Massachusetts Ratifying Convention

February 1, 1788

Changing a system—particularly a system about which one is fond—is difficult. For some, the system that the Articles of Confederation created was an ideal one as it permitted states to maintain a level of autonomy that the proposed Constitution would subsume. For Samuel Nasson, at the Massachusetts Ratifying Convention, this was a travesty given that the country had fought so hard to free its member states from Great Britain and its attempts to “enslave us, by declaring her laws supreme.”

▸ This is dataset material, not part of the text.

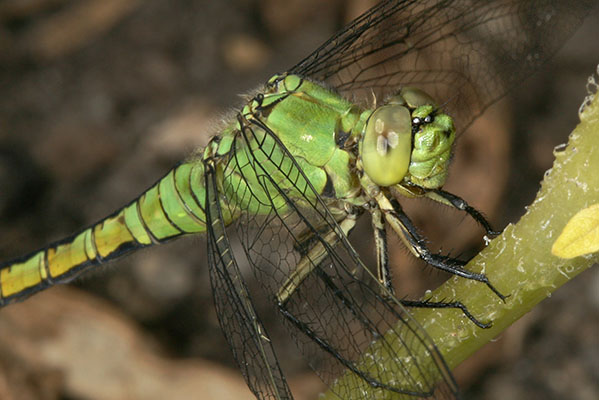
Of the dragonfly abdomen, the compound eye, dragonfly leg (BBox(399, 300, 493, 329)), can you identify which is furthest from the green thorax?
dragonfly leg (BBox(399, 300, 493, 329))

For Nasson, it represented a return to tyranny by an all-powerful, far-reaching government. Nasson rose and addressed the Convention: “Oh! Liberty—thou greatest good—thou fairest property! with thee I wish to live—with thee I wish to die! Pardon me if I drop a tear on the peril to which she is exposed: I cannot, sir, see this brightest of jewels tarnished! A jewel worth ten thousand worlds! And shall we part with it so soon?—Oh, No. Gentlemen ask, can it be supposed, that a Constitution so pregnant with danger, could come from the hands of those who framed it? Indeed, sir, I am suspicious of my own judgment, when I contemplate this idea—when I see the list of illustrious names annexed to it:—But, sir, my duty to my constituents, obliges me to oppose the measure they recommend, as obnoxious to their liberty and safety.”

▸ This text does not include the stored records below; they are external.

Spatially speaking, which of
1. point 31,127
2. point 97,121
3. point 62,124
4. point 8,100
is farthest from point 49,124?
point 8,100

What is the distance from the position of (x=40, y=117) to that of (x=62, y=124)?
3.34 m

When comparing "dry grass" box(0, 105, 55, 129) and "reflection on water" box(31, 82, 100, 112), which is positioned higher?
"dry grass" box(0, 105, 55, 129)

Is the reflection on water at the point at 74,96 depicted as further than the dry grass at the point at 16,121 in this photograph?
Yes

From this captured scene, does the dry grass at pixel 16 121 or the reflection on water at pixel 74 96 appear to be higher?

For Nasson, the Articles of Confederation was a “sacred instrument,” and if the country entrusted Congress the power to dissolve the Confederation, “to what can we trust?” The proposed Constitution would annihilate the state governments and consolidate them into a government of the “whole union” whose functions and purposes one could not know. A sovereign state, such as Massachusetts, is one that is independent and sovereign; how could the states vote to destroy “that sovereignty?”

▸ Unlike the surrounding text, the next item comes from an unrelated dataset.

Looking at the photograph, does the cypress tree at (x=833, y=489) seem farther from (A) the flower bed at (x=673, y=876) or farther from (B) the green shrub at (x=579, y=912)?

The absence of a Bill of Rights was further proof of the Constitution’s danger: “When I give up any of my natural rights, it is for the security of the rest: But here is not one right secured, although many are neglected.” Then, there was the Senate and its six-year term for its members: “it is too long to trust any body of men with power: It is impossible but that such men will be tenacious of their places; they are to be raised to a lofty eminence, and they will be loth to come down; and in the course of six years, may by management, have it in their power to create officers, and obtain influence enough, to get in again, and so for life.” The problem was that, “rulers ought at short periods, to return to private life, that they may know how to feel for, and regard their fellow creatures. In six years, six, and at a great distance, they will quite forget them.”

With his impassioned plea to reject the Constitution, as drafted, Nasson “concluded by saying, he had much more to say, but as the House were impatient, he should sit down for the present, to give other gentlemen an opportunity to speak.”